● TASK TO COMPLETE
Beginning at the line that contains "Examining the photo, when", reproduce every line to the end of the material without changing any of them.

● SOURCE DATA
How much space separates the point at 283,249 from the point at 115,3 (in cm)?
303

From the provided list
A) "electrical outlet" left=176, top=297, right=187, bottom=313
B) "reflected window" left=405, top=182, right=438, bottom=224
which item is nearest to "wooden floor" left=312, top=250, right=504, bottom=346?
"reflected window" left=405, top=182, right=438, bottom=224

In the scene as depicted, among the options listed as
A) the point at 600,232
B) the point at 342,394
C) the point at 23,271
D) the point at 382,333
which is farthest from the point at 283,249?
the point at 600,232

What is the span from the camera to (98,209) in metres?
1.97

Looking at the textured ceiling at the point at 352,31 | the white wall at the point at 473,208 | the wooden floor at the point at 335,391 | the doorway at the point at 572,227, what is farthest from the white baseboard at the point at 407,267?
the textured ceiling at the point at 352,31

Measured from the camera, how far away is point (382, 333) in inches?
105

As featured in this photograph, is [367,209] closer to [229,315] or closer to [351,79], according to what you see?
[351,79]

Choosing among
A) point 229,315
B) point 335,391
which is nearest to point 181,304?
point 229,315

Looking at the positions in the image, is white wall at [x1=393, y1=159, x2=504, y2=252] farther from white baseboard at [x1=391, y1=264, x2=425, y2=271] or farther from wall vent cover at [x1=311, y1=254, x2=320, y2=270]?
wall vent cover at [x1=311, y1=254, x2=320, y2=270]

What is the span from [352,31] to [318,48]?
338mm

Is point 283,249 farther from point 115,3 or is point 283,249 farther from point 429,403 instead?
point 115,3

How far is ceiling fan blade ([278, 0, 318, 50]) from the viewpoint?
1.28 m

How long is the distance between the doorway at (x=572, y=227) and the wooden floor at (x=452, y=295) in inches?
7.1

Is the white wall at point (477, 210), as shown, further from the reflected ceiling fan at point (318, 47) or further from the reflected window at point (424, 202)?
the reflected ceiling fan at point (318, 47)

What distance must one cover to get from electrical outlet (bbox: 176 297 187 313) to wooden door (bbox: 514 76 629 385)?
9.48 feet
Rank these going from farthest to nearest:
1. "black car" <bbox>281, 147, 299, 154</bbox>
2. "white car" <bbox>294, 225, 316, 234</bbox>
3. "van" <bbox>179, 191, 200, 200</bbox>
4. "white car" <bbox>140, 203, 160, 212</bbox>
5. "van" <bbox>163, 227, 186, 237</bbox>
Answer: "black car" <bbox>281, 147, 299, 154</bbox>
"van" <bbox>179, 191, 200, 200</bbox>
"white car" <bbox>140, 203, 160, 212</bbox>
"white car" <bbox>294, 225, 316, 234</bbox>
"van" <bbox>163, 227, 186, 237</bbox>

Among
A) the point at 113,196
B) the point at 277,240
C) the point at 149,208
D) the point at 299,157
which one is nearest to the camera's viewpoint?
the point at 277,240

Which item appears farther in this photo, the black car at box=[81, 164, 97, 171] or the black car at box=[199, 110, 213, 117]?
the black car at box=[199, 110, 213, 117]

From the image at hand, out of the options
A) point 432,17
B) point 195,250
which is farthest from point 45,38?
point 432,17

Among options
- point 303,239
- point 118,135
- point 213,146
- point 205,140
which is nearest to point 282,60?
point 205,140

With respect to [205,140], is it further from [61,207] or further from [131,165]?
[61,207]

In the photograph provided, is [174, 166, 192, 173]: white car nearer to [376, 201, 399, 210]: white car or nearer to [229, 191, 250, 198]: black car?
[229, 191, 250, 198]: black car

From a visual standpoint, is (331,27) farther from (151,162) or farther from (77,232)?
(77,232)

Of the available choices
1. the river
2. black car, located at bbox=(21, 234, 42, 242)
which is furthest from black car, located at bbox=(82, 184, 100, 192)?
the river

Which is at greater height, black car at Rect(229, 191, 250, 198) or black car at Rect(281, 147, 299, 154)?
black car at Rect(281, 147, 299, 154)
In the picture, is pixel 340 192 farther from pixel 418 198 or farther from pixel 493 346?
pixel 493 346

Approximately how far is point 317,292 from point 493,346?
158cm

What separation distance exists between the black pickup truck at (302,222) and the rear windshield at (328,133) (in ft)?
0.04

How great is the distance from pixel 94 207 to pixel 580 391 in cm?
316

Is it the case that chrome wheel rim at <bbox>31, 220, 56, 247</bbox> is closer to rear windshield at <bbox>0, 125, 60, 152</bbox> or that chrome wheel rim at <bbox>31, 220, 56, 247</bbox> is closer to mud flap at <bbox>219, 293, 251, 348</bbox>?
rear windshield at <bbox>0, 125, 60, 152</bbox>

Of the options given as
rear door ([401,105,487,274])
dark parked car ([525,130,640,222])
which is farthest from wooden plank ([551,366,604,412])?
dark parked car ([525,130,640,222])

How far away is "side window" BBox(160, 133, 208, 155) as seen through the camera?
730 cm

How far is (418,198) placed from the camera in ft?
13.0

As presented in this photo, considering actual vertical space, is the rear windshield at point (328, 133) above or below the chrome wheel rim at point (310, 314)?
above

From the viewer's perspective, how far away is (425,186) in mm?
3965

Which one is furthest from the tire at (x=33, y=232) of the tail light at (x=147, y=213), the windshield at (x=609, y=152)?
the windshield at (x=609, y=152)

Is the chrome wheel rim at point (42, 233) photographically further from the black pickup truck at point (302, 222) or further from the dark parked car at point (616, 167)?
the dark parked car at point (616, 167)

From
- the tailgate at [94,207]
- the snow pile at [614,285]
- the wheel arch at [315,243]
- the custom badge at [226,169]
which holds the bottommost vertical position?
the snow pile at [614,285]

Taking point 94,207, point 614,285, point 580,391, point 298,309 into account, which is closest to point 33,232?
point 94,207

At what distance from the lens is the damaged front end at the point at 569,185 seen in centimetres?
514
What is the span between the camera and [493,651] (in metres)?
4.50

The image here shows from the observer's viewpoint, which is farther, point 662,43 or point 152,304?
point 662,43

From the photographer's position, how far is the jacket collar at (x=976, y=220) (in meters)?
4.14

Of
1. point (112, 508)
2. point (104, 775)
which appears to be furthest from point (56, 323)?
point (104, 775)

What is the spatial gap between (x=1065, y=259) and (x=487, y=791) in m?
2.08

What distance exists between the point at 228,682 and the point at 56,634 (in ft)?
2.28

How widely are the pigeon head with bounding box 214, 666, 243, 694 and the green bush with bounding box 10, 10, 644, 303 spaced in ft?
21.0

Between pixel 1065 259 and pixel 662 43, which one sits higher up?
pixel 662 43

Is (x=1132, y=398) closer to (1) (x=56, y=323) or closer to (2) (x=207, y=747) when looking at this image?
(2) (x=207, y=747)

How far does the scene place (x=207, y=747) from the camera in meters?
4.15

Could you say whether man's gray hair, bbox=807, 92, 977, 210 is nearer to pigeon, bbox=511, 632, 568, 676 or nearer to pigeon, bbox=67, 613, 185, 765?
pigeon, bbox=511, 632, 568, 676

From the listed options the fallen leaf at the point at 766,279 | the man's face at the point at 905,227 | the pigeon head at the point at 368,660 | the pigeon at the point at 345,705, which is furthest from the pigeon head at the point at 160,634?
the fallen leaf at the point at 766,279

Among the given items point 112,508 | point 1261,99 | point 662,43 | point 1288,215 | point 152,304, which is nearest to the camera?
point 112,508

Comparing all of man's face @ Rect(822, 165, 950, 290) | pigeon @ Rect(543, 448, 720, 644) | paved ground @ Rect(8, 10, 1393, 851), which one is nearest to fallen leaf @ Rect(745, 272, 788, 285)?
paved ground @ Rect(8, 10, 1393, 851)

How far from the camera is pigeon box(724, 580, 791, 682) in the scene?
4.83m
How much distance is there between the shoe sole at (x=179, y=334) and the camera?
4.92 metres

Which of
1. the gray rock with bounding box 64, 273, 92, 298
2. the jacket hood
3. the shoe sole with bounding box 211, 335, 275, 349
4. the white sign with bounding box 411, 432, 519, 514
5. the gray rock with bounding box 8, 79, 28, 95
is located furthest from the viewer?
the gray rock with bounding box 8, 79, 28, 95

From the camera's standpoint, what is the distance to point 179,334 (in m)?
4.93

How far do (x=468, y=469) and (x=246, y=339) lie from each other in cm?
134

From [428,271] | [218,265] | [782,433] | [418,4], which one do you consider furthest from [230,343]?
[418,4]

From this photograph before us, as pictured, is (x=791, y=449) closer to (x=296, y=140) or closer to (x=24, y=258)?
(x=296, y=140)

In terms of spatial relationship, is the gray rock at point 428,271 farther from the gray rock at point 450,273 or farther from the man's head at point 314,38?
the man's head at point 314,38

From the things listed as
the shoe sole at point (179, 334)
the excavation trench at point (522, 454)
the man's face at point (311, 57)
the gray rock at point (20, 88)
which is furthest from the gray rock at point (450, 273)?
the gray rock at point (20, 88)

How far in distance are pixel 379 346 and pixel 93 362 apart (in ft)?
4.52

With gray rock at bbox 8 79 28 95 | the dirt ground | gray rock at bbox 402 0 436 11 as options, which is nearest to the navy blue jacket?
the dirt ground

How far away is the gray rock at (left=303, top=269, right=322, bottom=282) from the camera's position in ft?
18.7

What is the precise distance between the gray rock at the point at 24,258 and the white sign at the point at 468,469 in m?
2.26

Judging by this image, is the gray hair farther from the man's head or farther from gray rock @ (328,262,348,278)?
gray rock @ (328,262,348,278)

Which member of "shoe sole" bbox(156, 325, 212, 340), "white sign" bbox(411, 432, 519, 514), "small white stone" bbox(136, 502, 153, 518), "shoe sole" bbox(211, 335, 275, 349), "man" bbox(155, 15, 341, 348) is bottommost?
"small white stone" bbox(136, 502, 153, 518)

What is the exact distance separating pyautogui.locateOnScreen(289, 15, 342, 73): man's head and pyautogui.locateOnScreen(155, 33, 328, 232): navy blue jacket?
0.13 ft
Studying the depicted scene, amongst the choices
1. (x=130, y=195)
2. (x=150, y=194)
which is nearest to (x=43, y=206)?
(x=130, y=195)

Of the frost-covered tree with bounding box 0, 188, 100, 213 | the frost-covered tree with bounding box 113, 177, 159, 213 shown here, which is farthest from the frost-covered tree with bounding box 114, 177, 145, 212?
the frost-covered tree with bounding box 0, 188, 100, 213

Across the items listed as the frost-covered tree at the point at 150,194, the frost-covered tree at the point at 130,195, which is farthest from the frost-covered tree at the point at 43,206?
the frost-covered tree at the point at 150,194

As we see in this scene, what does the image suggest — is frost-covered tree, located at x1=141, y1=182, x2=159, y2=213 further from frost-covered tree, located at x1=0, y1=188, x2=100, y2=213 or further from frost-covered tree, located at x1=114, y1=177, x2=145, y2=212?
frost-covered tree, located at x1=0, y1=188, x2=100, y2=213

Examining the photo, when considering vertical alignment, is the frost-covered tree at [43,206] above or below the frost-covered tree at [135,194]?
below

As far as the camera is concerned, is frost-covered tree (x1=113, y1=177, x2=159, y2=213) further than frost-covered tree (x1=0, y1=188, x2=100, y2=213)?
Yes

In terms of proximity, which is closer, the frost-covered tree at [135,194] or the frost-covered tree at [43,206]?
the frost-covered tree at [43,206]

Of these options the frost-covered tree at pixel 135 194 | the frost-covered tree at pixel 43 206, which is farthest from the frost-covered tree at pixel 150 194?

● FINISHED TASK
Examining the photo, when considering vertical alignment, is the frost-covered tree at [43,206] above or below the frost-covered tree at [135,194]?
below

As far as the camera is concerned, is frost-covered tree (x1=113, y1=177, x2=159, y2=213) further than frost-covered tree (x1=0, y1=188, x2=100, y2=213)?
Yes

In terms of proximity, which is closer, the frost-covered tree at [135,194] or the frost-covered tree at [43,206]?
the frost-covered tree at [43,206]

Of these options the frost-covered tree at pixel 135 194 | the frost-covered tree at pixel 43 206, which is farthest from the frost-covered tree at pixel 150 194?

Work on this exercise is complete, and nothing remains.